Re: XFS blocking suspend

Dave Chinner <david@xxxxxxxxxxxxx> · Fri, 2 Dec 2016 07:12:49 +1100

On Thu, Dec 01, 2016 at 03:09:59PM +0100, Jan Kara wrote:
> On Thu 01-12-16 08:44:52, Brian Foster wrote:
> > On Thu, Dec 01, 2016 at 09:47:57AM +0100, Jan Kara wrote:
> > > Hi,
> > > 
> > > I've got a report of xfs_aild blocking system suspend in 4.8.7 (in openSUSE
> > > Tumbleweed which is our rolling distro):
> > > 
> > > Freezing of tasks failed after 20.003 seconds (1 tasks refusing to freeze, wq_busy=0):
> > > xfsaild/sdb3    D 0000000000019680     0 918      2 0x00000080
> > >  ffff9e685409fb88 0000000000000000 ffff9e67beaea080 ffff9e68504c6000
> > >  ffff9e6677226b80 ffff9e68540a0000 ffff9e676068c6d8 ffff9e68504c6000
> > >  ffff9e685e48dc00 ffff9e676068c600 ffff9e685409fba0 ffffffffb66cfbac
> > > Call Trace:
> > >  [<ffffffffb66cfbac>] schedule+0x3c/0x90
> > >  [<ffffffffb66d2f1e>] schedule_timeout+0x22e/0x410
> > >  [<ffffffffb66d0f4a>] wait_for_completion+0x9a/0x100
> > >  [<ffffffffc0f0689e>] xfs_buf_submit_wait+0x7e/0x250 [xfs]
> > >  [<ffffffffc0f06ba8>] xfs_buf_read_map+0x108/0x190 [xfs]
> > >  [<ffffffffc0f340c0>] xfs_trans_read_buf_map+0x100/0x370 [xfs]
> > >  [<ffffffffc0ef631e>] xfs_imap_to_bp+0x5e/0xd0 [xfs]
> > >  [<ffffffffc0f1ac6a>] xfs_iflush+0xca/0x220 [xfs]                                                                                        
> > >  [<ffffffffc0f2b21b>] xfs_inode_item_push+0xcb/0x120 [xfs]
> > >  [<ffffffffc0f32e8e>] xfsaild+0x30e/0x770 [xfs]
> > >  [<ffffffffb609c5ed>] kthread+0xbd/0xe0
> > >  [<ffffffffb66d459f>] ret_from_fork+0x1f/0x40
> > > DWARF2 unwinder stuck at ret_from_fork+0x1f/0x40
> > > 
> > > Leftover inexact backtrace:
> > >  [<ffffffffb609c530>] ?  kthread_worker_fn+0x170/0x170
> > > 
> > > What I think has happened is that b_ioend_wq got already frozen during
> > > suspend and thus submitted read could not be completed (all buffer IO
> > > completions seem to be happening from workqueue now if I'm reading the code
> > > right) and thus xfs_aild never finished waiting for IO so that it could be
> > > frozen in try_to_freeze().
> > > 
> > 
> > Hmm, I'm not terribly familiar with the freezer, but shouldn't xfsaild()
> > end up frozen before the associated workqueues? Skimming through the
> > code, perhaps it is possible for the freezer to poke xfsaild(), but if
> > it doesn't actually wait for the freeze (and xfsaild() is busy doing
> > work), it goes ahead onto other tasks and potentially the workqueue if
> > it happens to not be busy at just the right time. Is that what you are
> > thinking?
> 
> Yes. Look at try_to_freeze_tasks() in kernel/power/process.c. We actually
> first do freeze_workqueues_begin() - which basically makes sure we do not
> start processing new workqueue items for freezable workqueues - and then
> walk over all processes and try to freeze them. So while xfs_aild may still
> be happily submitting IO, the IO completion workqueue is already frozen...
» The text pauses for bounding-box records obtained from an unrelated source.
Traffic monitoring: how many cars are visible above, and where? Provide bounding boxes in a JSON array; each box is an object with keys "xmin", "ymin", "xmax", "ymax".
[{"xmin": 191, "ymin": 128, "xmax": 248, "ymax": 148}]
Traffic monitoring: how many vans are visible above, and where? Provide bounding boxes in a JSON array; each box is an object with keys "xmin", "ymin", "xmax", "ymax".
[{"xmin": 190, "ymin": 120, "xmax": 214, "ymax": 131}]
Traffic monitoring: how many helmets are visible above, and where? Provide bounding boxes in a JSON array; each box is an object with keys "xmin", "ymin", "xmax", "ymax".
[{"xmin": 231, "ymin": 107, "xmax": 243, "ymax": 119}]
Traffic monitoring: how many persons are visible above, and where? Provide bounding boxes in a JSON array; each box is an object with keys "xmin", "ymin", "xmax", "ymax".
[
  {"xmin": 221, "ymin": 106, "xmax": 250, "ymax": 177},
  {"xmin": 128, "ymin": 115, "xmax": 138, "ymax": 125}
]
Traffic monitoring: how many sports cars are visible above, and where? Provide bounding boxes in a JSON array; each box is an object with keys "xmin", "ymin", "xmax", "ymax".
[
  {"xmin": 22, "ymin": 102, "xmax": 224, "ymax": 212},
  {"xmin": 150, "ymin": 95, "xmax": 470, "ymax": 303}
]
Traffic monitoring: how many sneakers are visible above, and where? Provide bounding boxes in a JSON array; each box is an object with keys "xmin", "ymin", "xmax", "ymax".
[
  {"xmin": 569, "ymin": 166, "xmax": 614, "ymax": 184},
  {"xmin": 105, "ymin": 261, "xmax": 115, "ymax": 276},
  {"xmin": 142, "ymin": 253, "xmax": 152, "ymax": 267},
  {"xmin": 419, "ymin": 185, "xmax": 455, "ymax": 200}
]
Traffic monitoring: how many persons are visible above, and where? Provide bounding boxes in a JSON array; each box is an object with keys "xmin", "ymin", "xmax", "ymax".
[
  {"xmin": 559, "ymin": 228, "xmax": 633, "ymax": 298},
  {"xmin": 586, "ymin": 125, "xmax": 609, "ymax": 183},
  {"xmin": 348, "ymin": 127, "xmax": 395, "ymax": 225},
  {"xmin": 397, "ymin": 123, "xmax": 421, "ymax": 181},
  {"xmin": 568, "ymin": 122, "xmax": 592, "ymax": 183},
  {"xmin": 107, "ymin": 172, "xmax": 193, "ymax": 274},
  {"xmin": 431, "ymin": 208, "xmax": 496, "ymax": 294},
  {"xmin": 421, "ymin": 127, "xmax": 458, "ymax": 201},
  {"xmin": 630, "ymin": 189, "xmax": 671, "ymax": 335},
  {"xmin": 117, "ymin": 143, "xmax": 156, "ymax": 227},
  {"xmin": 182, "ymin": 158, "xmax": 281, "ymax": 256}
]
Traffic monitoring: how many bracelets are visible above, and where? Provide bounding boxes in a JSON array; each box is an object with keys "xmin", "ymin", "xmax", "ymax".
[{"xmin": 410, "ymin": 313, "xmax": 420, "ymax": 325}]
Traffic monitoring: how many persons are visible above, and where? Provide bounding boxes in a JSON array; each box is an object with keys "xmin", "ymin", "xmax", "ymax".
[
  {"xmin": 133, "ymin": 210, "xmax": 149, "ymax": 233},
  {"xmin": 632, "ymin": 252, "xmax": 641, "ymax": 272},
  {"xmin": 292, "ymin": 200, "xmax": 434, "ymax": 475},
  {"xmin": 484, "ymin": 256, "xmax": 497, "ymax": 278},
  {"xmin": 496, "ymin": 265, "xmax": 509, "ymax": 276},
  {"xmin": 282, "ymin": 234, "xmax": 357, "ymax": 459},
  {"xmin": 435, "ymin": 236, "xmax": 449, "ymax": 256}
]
Right - kernel threads are not frozen until the hibernation snapshot
is taken later on. The hibernate code does:

	sys_sync()
	freeze_processes()
	  -> freezes workqueues
	hibernate_snapshot()
	  -> freezes kernel threads

I've been saying for close on 10 years now that this sys_sync()
doesn't "freeze" journalling filesystems that can submit internal
metadata IO from kernel threads asynchronously after sync is run. As
such, freezing the filesystem kernel threads and workqueues while it
is operating is always going to be racy and dangerous.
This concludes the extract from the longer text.